Ransomware group known as Lapsus$, which compromised Nvidia’s data last month, has apparently attacked Samsung and made off with nearly 190GB of data.
Samsung’s Data Breach
Bleeping Computer first reported the hack and mentioned that the South American hacking group has gained access to nearly 190GB of confidential data including biometric data, source code for Samsung’s activation servers, and “full source code for technology used for authorizing and authenticating Samsung accounts.“
The South Korean electronics company has accepted that they have been hit but continue to remain tight-lipped on the details.

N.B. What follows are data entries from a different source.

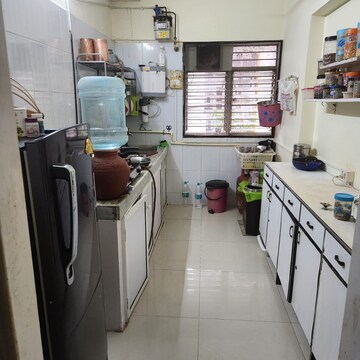 Kitchen in 1 BHK Apartment at Niwara CHS Andheri West, Sv Patel Nagar – for Rent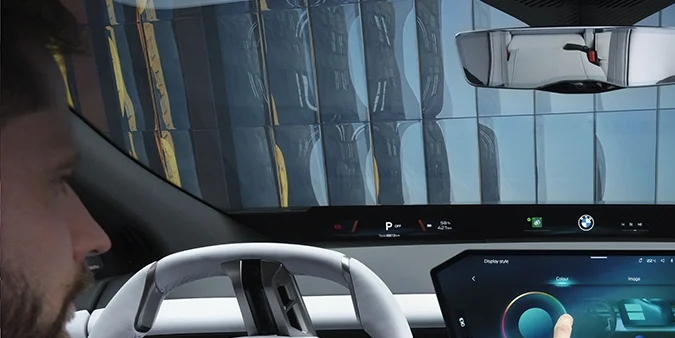 Interior BMW iX3 50: conductor usando la gran pantalla táctil en el moderno cockpit del SUV eléctrico premium.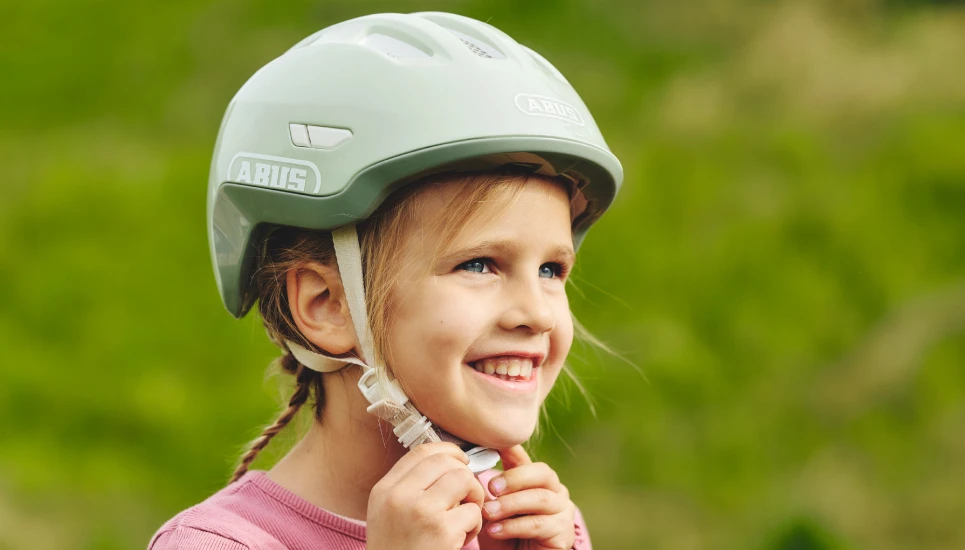 Lächelndes Mädchen beim Verschließen des Fidlocks am Kinderhelm Smiley 3.0 FL.ACE LED  © ABUS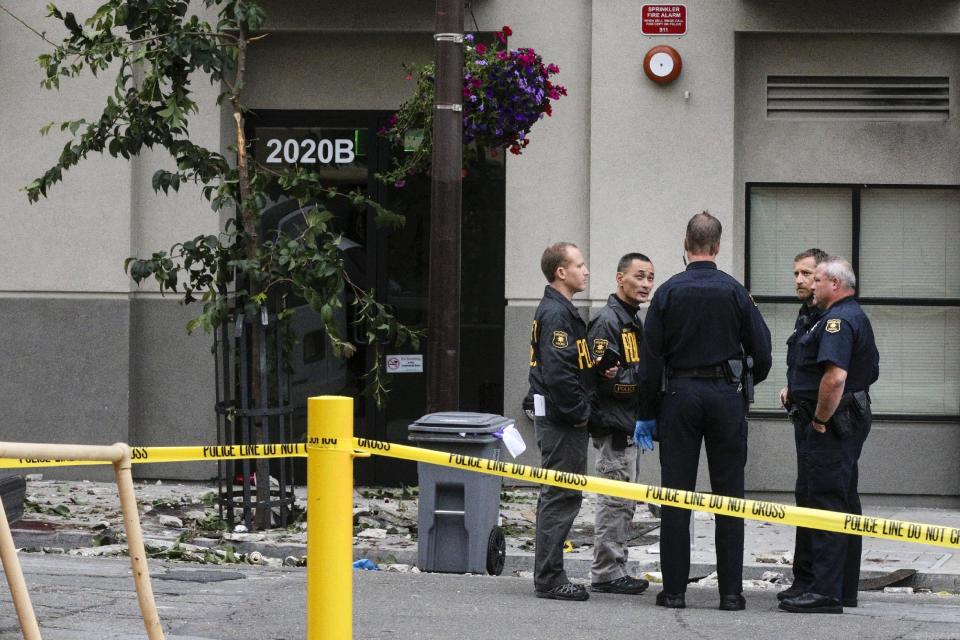 Berkeley Police officers confer at the scene of a 4th-story apartment building balcony collapse in Berkeley, California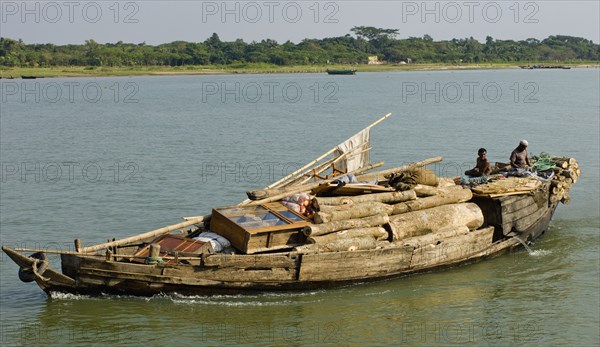 Bangladesh, Industry, Transport, Boat heavily laden with cargo of timber and furniture on river. 
Photo Nic I'Anson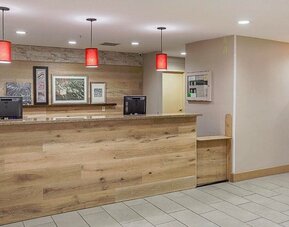 Reception area with wood-panelled front desk, red pendant lights, framed artwork, and bookcase at SureStay by Best Western Lewisville Dallas.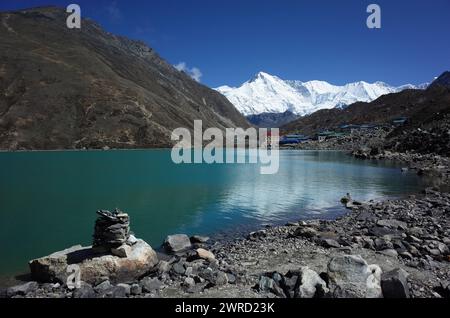 Piramide di pietra accanto al sacro lago Gokyo con vista del villaggio di Gokyo e del monte Cho Oyu. Escursioni in Nepal, Himalaya Foto Stock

The company is reportedly “assessing the situation” and has not confirmed whether they have received a ransom demand.
The hackers taunted Samsung by posting a snapshot of C/C++ directives in Samsung software, before publishing a description of the upcoming leak which allegedly contains “confidential Samsung source code.”
Lapsus$ reportedly launched their attack on March 5. They have split the data into three archives and made them available for download on a popular torrent. It appears to have gained a large audience as more than 400 peers are sharing the files, while the extortionists plan to add more servers to boost speed.
The first part of the archives contains source codes, the second part contains source code about device security and encryption amongst other things, and the third part contains critical repositories from Samsung Github. Samsung Github data includes mobile defense engineering, Samsung account backend, Samsung pass backend/frontend, and SES which includes Bixby, Smartthings, and store.
The data breach, especially if misused by third parties, could cause huge damage to the tech giant.
Nvidia’s Brush with Lapsus$
Last month, California-based tech company Nvidia reportedly suffered a cyberattack at the hands of Lapsus$. The hackers compromised nearly 1TB of data of the chipmaker and have allegedly demanded a huge ransom from the company.
The website Have I Been Pwned?, which allows people to check whether their emails have been compromised, the email ids of over 71,000 current and former employees have been published by Lapsus$.
In a statement, the hackers outlined their demands, “We request that Nvidia commits to completely open source their graphics processing unit drivers for Windows, MacOS, and Linux from now on and forever.” If the company decides to ignore their request, the extortionists have threatened to “release the entire silicon chip files so that everyone not only knows your driver’s secrets, but also your most closely guarded trade secrets for graphics and computer chipsets, too!”
Lapsus$ wants Nvidia to remove the controls that the company has placed in its Nvidia 30-series GPUs for cryptocurrency mining. The Verge, meanwhile, reported that the cybercriminals are also looking for a buyer for the stolen data instead of releasing it to the public. For now, the hackers have already released a part of Nvidia’s proprietary technology.
The ransomware demand hangs in the air as till now Nvidia has neither accepted nor refused their demands. In an interesting turn of events, Lapsus$ mentioned that Nvidia hacked them back but that they still have a copy of the confidential information.
The Rise of Cybercrime
Furthermore, cybercrime has been rising steadily, especially since the onset of Covid-19. In January, hackers took down over a dozen sites of the Ukrainian government. The International Committee of the Red Cross (ICRC) also recently admitted that an attack compromised the personal data and confidential information of more than 515,000 highly vulnerable people from around the world.
Data sold on the dark web is often exploited by cybercriminals to trap unsuspecting individuals in fraudulent schemes and to part with more data.
According to experts, ransomware cost the world $20 billion in 2021 and this number is expected to rise to $265 billion by 2031. Also, as per Cybersecurity venture, crimes related to cryptocurrencies will grow exponentially and exceed $30 billion in 2025.